**Task instructions:**
(1) Answer these questions from the digit-classification notebook, one line each:
(a) How many rows of X go into X_train?
(b) What value is given for random_state when the SGDClassifier is created?
(c) How many folds, and what scoring, does the cross_val_score call use?
(2) Quote the part of the digit-classification notebook starting with "# SGD Binary" and going on through "sgd_clf.predict([some_digit])".

**Document section:**
■ ■ ■ ■ ■

In [None]:
from sklearn.datasets import fetch_openml
import matplotlib as mpl
import matplotlib.pyplot as plt
import numpy as np
from sklearn.linear_model import SGDClassifier
from sklearn.model_selection import cross_val_score, cross_val_predict
from sklearn.base import BaseEstimator
from sklearn.metrics import confusion_matrix, precision_score, recall_score, f1_score, precision_recall_curve, roc_curve, roc_auc_score
from sklearn.ensemble import RandomForestClassifier
from sklearn.svm import SVC
from sklearn.multiclass import OneVsRestClassifier
from sklearn.preprocessing import StandardScaler

# Image Classification Dataset

In [None]:
mnist = fetch_openml('mnist_784',version=1)

In [None]:
mnist.keys()

In [None]:
X, y = mnist['data'],mnist['target']

In [None]:
some_digit = X[0]
some_digit_image = some_digit.reshape(28,28)

plt.imshow(some_digit_image,cmap='binary')
plt.axis('off')

In [None]:
y[0]

# Label Engineering 

In [None]:
# Cast
y = y.astype(np.uint8)

# Train/Test Split

In [None]:
# Split

X_train,X_test,y_train,y_test = X[:60000],X[60000:],y[:60000],y[60000:]

# Binary Label for 5s

In [None]:
# 5-detector

# 1 in all instances its a 5, else 0 
y_train_5 = (y_train==5)
y_test_5 = (y_test==5)

# SGD Binary Classifier for 5s

In [None]:
# Stochastic Gradient Descent without randomness

sgd_clf = SGDClassifier(random_state=42)
sgd_clf.fit(X_train,y_train_5)

In [None]:
sgd_clf.predict([some_digit])

# Accuracy

In [None]:
#Cross Validation
cross_val_score(sgd_clf,X_train,y_train_5,cv=3,scoring='accuracy')

■ ■ ■ ■ ■

**Extracted records:**
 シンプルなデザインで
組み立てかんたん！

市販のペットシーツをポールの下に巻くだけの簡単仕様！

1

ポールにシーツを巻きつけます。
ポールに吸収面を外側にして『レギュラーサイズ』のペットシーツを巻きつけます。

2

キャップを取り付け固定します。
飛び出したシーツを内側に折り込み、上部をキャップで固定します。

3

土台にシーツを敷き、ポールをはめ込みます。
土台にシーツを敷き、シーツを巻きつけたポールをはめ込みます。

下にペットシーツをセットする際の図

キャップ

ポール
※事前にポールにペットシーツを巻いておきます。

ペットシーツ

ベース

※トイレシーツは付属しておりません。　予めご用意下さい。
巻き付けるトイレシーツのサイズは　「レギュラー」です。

■ ■ ■ ■ ■

**Answers below:**
(1)
(a) 60,000 rows (X[:60000]).
(b) 42.
(c) Three folds (cv=3), scored by accuracy.

(2)
# SGD Binary Classifier for 5s

In [None]:
# Stochastic Gradient Descent without randomness

sgd_clf = SGDClassifier(random_state=42)
sgd_clf.fit(X_train,y_train_5)

In [None]:
sgd_clf.predict([some_digit])